One of the points made by Ioannidis is that we’re far too easily swayed to
believe what sounds plausible when no one has yet asked “Could this be for
some other reason altogether that we aren’t testing for?” _and then_ tests for
those reasons. That flaw applies here: studying just one community
automatically implies that the results are invalid, simply because there’s no
evaluation of other communities that share various attributes that could be
hidden factors for the benefit.

EDIT: Per one article, that study “would try to cut through the stories and
establish the facts about Ikaria’s longevity”. It has succeeded in
establishing that, factually, Ikaria’s longevity is a thing _relative to_
other populations. It has _not_ established which of the properties of Ikaria
are responsible. (For example, perhaps the island is slightly radioactive, and
old people thrive in a slightly higher radioactivity.) Extrapolating that
their diet is responsible is an instance of the A/X error described in the
above-linked article.

------
chicob
I do believe that many of the findings of nutrition science are half baked,
provably contradictory, and ignore a plethora of factors that play a role in
the interaction between food and health.

But there's another bazooka in the room: the contemporary erosion of trust in
authority, in this case scientific authority. Ionannidis' remarks are for the
best, I think, but will add to the confusion of not only what knowledge can
the public trust but who is more apt to produce that knowledge.

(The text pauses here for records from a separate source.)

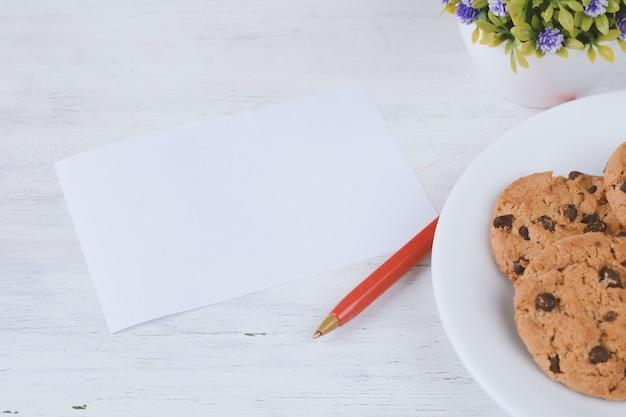 Carte de papier vide avec stylo rouge et biscuits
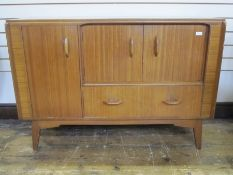 E Gomme Brandon range, G-plan sideboard, three cupboards and drawer below on tapering supports,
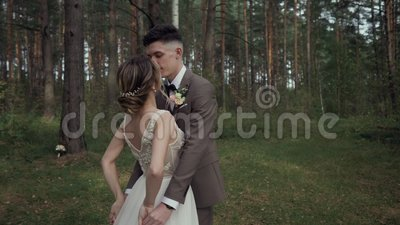 Beautiful young wedding couple in beautiful forest. Hugs, kisses and smiles.  stock video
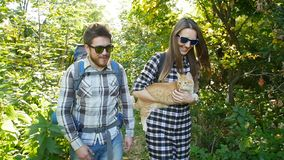 Young couple with their cat with backpacks in the forest. Travel and Hiking Concept. Happy Young couple with backpacks in the forest. Travel and Hiking Concept stock video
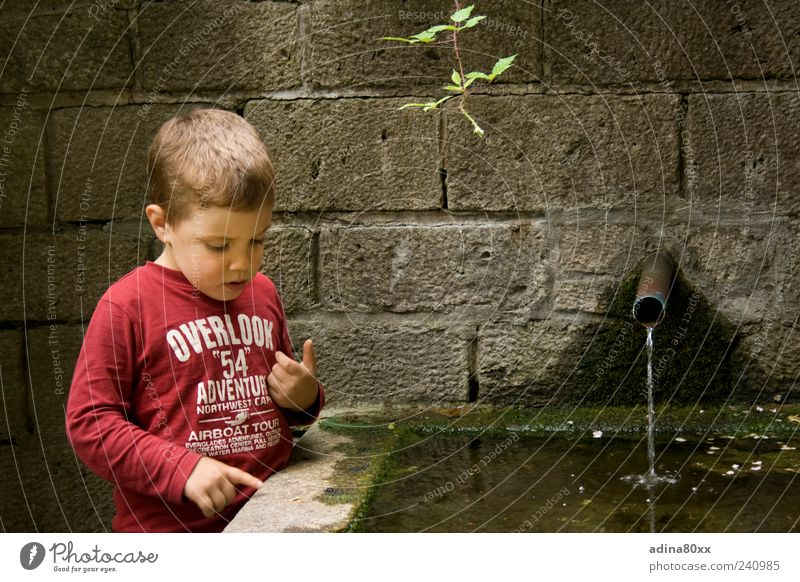 inquisitiveness Boy (child) Observe Think Discover Experience Curiosity Colour photo Multicoloured Exterior shot Sunlight Downward Well Water Indicate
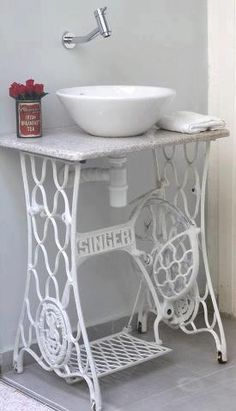 Old metal sewing machine base, painted white repurposed into sink vanity; Upcycle, Recycle, Salvage, diy, thrift, flea, repurpose!  For vintage ideas and goods shop at Estate ReSale & ReDesign, Bonita Springs, FL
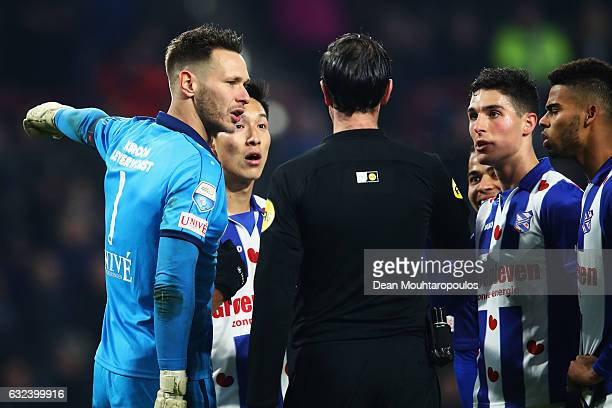 Yuki Kobayashi and Goalkeeper Erwin Mulder of sc Heerenveen speak to referee Bas Hijhuis during the Dutch Eredivisie match between PSV Eindhoven and...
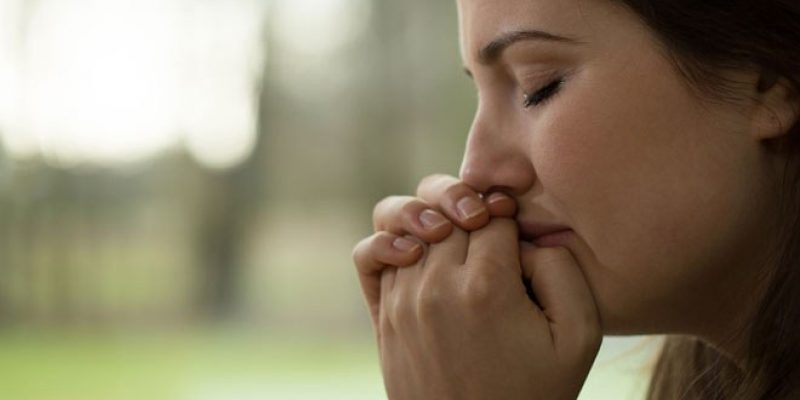 Woman crying outdoors for no reason, empath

Before things get better, this will inevitably widen the door not only for old
bad science in new clothes, or in the form of professional, corporation funded
research that resorts to p-hacking and such methods, but also to the further
discredit of science in general in the general population.

Having said this, I do not believe Ioannidis' work (or Ben Goldacre's for that
matter) is a tool of such agents.

Edit: After reading some comments in this thread, I have to say in all honesty
that I suspect that the ACSH's interest in Ioannidis work is disingenuous,
without putting into question the validity of his work.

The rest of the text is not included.